*** Opening LISTED ENTRIES ***
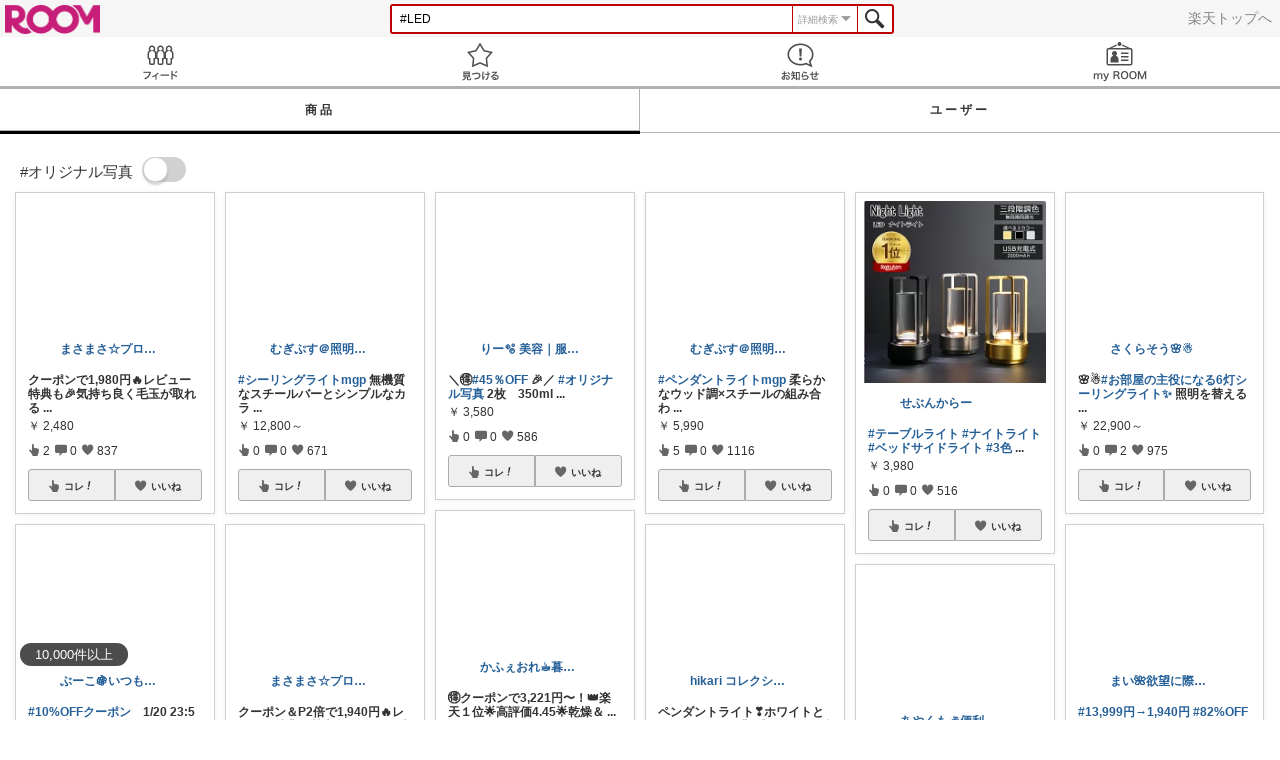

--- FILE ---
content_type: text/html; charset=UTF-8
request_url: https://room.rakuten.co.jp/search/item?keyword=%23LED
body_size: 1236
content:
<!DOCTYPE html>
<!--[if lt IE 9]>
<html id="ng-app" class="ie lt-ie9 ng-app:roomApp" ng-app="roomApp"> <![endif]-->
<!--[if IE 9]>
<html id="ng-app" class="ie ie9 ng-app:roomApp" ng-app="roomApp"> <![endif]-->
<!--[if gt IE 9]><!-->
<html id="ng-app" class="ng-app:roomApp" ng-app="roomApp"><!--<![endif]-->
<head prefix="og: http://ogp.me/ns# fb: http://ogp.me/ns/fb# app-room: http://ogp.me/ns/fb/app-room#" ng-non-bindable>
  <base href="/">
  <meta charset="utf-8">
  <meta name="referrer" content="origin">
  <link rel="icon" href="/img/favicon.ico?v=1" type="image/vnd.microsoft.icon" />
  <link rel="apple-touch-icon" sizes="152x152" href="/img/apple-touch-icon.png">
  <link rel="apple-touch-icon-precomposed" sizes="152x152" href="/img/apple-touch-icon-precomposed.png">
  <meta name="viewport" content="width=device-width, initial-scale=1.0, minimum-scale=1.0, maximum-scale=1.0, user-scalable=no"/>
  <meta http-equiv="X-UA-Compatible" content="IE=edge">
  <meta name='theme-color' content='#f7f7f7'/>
*** Closing LISTED ENTRIES ***
*EXERCISE OBJECTIVE*
None of the pictures should be copied, but every record above must be returned exactly.

*OUTPUT BELOW*
--- FILE ---
content_type: text/html; charset=UTF-8
request_url: https://room.rakuten.co.jp/search/item?keyword=%23LED
body_size: 1236
content:
<!DOCTYPE html>
<!--[if lt IE 9]>
<html id="ng-app" class="ie lt-ie9 ng-app:roomApp" ng-app="roomApp"> <![endif]-->
<!--[if IE 9]>
<html id="ng-app" class="ie ie9 ng-app:roomApp" ng-app="roomApp"> <![endif]-->
<!--[if gt IE 9]><!-->
<html id="ng-app" class="ng-app:roomApp" ng-app="roomApp"><!--<![endif]-->
<head prefix="og: http://ogp.me/ns# fb: http://ogp.me/ns/fb# app-room: http://ogp.me/ns/fb/app-room#" ng-non-bindable>
  <base href="/">
  <meta charset="utf-8">
  <meta name="referrer" content="origin">
  <link rel="icon" href="/img/favicon.ico?v=1" type="image/vnd.microsoft.icon" />
  <link rel="apple-touch-icon" sizes="152x152" href="/img/apple-touch-icon.png">
  <link rel="apple-touch-icon-precomposed" sizes="152x152" href="/img/apple-touch-icon-precomposed.png">
  <meta name="viewport" content="width=device-width, initial-scale=1.0, minimum-scale=1.0, maximum-scale=1.0, user-scalable=no"/>
  <meta http-equiv="X-UA-Compatible" content="IE=edge">
  <meta name='theme-color' content='#f7f7f7'/>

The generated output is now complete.